## Selection
########
CrabGraph supports the full Gremlin traversal language via standard Apache TinkerPop drivers. If you've used Gremlin before, everything works identically — CrabGraph just maps it to your SQL-defined schema.

Gremlin
// Movies an actor appeared in
g.V().has("person", "name", "Tom Hanks")
  .out("acted_in")
  .values("title")
  .toList()

// Co-stars via the derived view
g.V().has("person", "name", "Tom Hanks")
  .out("co_star")
  .values("name")
  .dedup()
  .toList()

// Shortest path between two people
g.V().has("person", "name", "Alice")
  .repeat(.bothE().otherV().simplePath())
  .until(.has("name", "Bob"))
  .path()
  .limit(1)
  .next()

New to Gremlin? See the Gremlin Primer for the most useful steps, or the TinkerPop reference for the full spec.

Core Concepts

Embedded Server

When you call CrabGraph.start(), a Gremlin-compatible WebSocket server boots inside your process on 127.0.0.1:8182. Nothing to install separately — the server and storage engine are bundled in the dependency.

Lifecycle

Java
// Minimal start — schema.sql loaded from classpath root
var crab = CrabGraph.start();

// Builder — full options
var crab = CrabGraph.builder()
  .port(9182)
  .dataDir(Path.of("/var/myapp/graph"))
  .schemaResource("db/schema.sql")
  .start();

// Graceful shutdown
crab.close();

Storage modes

ModeHow to enableUse for
In-memoryDefault (no dataDir)Tests, development — clean slate every start
PersistentSet dataDirProduction — WAL-backed, survives restarts

Testing tip. Omit dataDir in tests — in-memory mode gives each test a clean graph with no teardown required.

Core Concepts

Schema Reference

CrabGraph interprets your DDL according to a small set of conventions. No annotations, no special comments — just column names and foreign key relationships.

Type mapping

SQL typeGremlin property typeNotes
UUIDStringAuto-generated when column has DEFAULT gen_random_uuid()
VARCHAR, TEXTString
INT, BIGINT, SMALLINTLong
FLOAT, DOUBLE, NUMERICDouble
BOOLEANBoolean
TIMESTAMP, DATEDate (ISO-8601 string in Gremlin)
JSONBMap<String, Object>Traversable as nested properties

Edge detection rules

CrabGraph marks a table as an edge type when all three conditions hold:

  • The table has a column named from_id with a foreign key to another table's primary key.
  • The table has a column named to_id with a foreign key (to the same or different table).
  • The from_id and to_id columns reference UUID PRIMARY KEY columns.

All other columns on an edge table are treated as edge properties and accessible via .values() and .valueMap() in traversals.
########
[Spatial reasoning dataset excerpts]

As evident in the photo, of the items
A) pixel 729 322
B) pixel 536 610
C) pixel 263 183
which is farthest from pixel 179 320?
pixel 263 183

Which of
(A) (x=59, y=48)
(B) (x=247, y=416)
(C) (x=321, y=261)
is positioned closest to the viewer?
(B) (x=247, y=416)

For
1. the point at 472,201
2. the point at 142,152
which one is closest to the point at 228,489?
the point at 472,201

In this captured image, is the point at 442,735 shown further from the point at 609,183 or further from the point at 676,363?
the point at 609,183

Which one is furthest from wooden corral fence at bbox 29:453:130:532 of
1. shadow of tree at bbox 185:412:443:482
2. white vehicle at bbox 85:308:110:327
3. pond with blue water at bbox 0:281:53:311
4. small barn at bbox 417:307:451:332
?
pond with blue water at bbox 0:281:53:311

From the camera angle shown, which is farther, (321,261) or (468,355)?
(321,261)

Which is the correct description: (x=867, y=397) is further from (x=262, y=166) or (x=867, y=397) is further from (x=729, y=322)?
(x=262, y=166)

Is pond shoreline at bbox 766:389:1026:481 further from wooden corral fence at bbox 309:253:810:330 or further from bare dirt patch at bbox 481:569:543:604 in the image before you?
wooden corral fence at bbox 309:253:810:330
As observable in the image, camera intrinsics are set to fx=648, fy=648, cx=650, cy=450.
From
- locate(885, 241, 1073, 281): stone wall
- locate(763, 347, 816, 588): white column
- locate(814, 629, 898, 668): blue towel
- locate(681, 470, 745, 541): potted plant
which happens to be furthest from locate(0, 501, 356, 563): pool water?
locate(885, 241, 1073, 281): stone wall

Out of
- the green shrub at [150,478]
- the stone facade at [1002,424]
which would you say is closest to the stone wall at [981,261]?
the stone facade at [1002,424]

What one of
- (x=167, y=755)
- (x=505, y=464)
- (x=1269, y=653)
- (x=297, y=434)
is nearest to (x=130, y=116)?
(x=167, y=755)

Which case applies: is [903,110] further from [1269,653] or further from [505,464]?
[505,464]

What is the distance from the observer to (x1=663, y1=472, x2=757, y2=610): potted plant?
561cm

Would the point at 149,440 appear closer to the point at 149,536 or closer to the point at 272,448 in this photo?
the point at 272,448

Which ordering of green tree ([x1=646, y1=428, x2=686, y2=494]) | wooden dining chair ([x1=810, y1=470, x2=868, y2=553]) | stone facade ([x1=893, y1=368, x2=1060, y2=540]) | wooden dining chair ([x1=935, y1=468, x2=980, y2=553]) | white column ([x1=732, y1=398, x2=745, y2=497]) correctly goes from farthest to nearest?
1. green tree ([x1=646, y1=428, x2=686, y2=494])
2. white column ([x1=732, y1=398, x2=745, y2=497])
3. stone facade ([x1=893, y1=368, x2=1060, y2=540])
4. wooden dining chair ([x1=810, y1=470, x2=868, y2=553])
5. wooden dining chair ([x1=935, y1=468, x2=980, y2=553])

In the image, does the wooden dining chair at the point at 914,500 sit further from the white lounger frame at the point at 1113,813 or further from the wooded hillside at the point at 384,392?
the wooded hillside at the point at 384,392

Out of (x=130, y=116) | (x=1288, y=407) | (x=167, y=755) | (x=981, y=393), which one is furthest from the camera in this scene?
########
## What is being asked
Summarize the CrabGraph documentation above in two sentences.

## Result
CrabGraph supports the full Gremlin traversal language through standard Apache TinkerPop drivers, maps it to a SQL-defined schema, and boots an embedded Gremlin-compatible WebSocket server inside the process, using in-memory storage by default or persistent WAL-backed storage when a data directory is set. It reads DDL by conventions of column names and foreign keys, mapping SQL types to Gremlin property types and marking a table as an edge type when its from_id and to_id columns carry foreign keys to UUID primary keys, with all other columns treated as edge properties.